Plastic Free July was established in 2011 in Western Australia (yes, we Aussies can boast Pana Chocolate, Crowded House and PFJ). Brainchild of Rebecca Prince Ruiz and backed by a small team in local government, the idea for PFJ came after Prince Ruiz toured a local recycling facility and was astonished at the sheer volume of waste processed at just one plant. The movement has grown to become arguably the most prominent global environmental campaign, winning awards for its influence and expanding in 2017 to become the Plastic Free Foundation, a not-for-profit charity. All of this is pretty on paper, but in terms of real-world impact, what has PFJ actually achieved?

PFJ’s most glittering achievement in its first decade was a huge growth in awareness of the plastic crisis, and of the limitations of recycling plants to manage the crisis (only 9% of all plastic produced has ever been recycled). As Prince Ruiz puts so poignantly, ‘plastic production is set to almost quadruple by 2050 – we can’t recycle our way out of this problem. To create a world without plastic waste, we need to turn off the tap, not mop the floor’. Since 2011, plastic pollution has become a mainstream issue, and this is key to reform because the power is with the people. 2021 research found that 29% of global consumers, or 313 million people, were aware of Plastic Free July and 140 million took part.

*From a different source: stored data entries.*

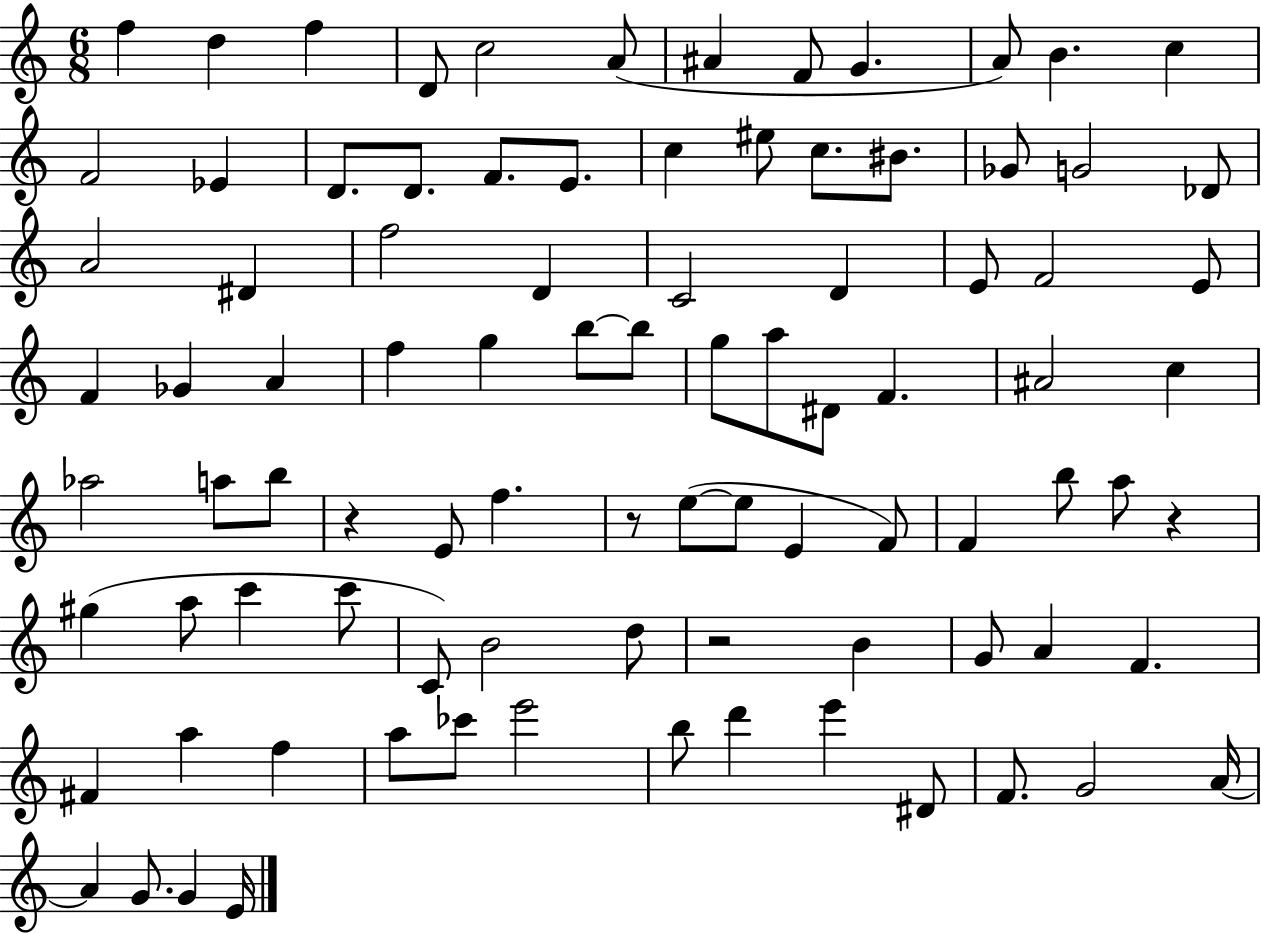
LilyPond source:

{
  \clef treble
  \numericTimeSignature
  \time 6/8
  \key c \major
  \repeat volta 2 { f''4 d''4 f''4 | d'8 c''2 a'8( | ais'4 f'8 g'4. | a'8) b'4. c''4 | \break f'2 ees'4 | d'8. d'8. f'8. e'8. | c''4 eis''8 c''8. bis'8. | ges'8 g'2 des'8 | \break a'2 dis'4 | f''2 d'4 | c'2 d'4 | e'8 f'2 e'8 | \break f'4 ges'4 a'4 | f''4 g''4 b''8~~ b''8 | g''8 a''8 dis'8 f'4. | ais'2 c''4 | \break aes''2 a''8 b''8 | r4 e'8 f''4. | r8 e''8~(~ e''8 e'4 f'8) | f'4 b''8 a''8 r4 | \break gis''4( a''8 c'''4 c'''8 | c'8) b'2 d''8 | r2 b'4 | g'8 a'4 f'4. | \break fis'4 a''4 f''4 | a''8 ces'''8 e'''2 | b''8 d'''4 e'''4 dis'8 | f'8. g'2 a'16~~ | \break a'4 g'8. g'4 e'16 | } \bar "|."
}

The number of people revising their daily habits expands every July. What might begin as refusing one or two key single-use items, grows to refusing several, and not just for one month, but ongoing, with many participants inspiring action within schools, workplaces, and communities. 86% of participants made changes during Plastic Free July that have become a way of life, reducing their household waste and recycling by 15kg per person, per year. That’s 2.1 billion tonnes of waste and 300 million kg of plastic, the bulk of which, would have ended up in landfills and the environment.

The greater the awareness of the problem, the more people we have putting pressure on governments and big business to act. Corporations, like Fujifilm and Colgate-Palmolive, have adopted plastic reduction goals, and plastic pollution now sits alongside climate change, at the forefront of government policy agendas. And so it should – what’s the point of ensuring earth is climatically liveable if we’re dropping like flies from plastic’s carcinogenic effects?

We are now seeing bans on single-use items and waste reduction targets in many jurisdictions across the globe and, on March 2 this year, United Nations member countries voted to implement a legally binding treaty to end plastic pollution. This victory is, in part, due to pressure from environmental groups, like the Plastic Free Foundation, and widespread public support. Research commissioned by the Foundation in 2021 found that 91% of the global population are for government action on plastic pollution. So, is this the beginning of the end for plastic?

Government leaders will now work together to quell the proliferation of plastic across its entire lifecycle – from the extraction of fossil fuels to plastic design, production and consumption, and the management of plastic waste – reaching a legally binding agreement by 2024.  With the societal, economic, and environmental cost of plastic production now well into the trillions, it is hoped that governments will be propelled out of inertia and commit to the drastic action that is needed from this treaty. We don’t want another Paris, with some leaders walking back on their promises.

While our heads of state don’t have the most dependable track record, what we can count on is the Plastic Free Foundation continuing to build momentum around PFJ and driving all-important micro-level change. Since the inception of Plastic Free July, we’ve seen a global reduction in demand for production of single-use plastic items, like bottled water (2.3%), plastic straws (4%), and fruit and vegetable packaging (3.1%). There is much to be done, but with PFJ expanding each year, in concert with policy efforts, plastic will incrementally lose its stronghold on mother earth. There is no alternative.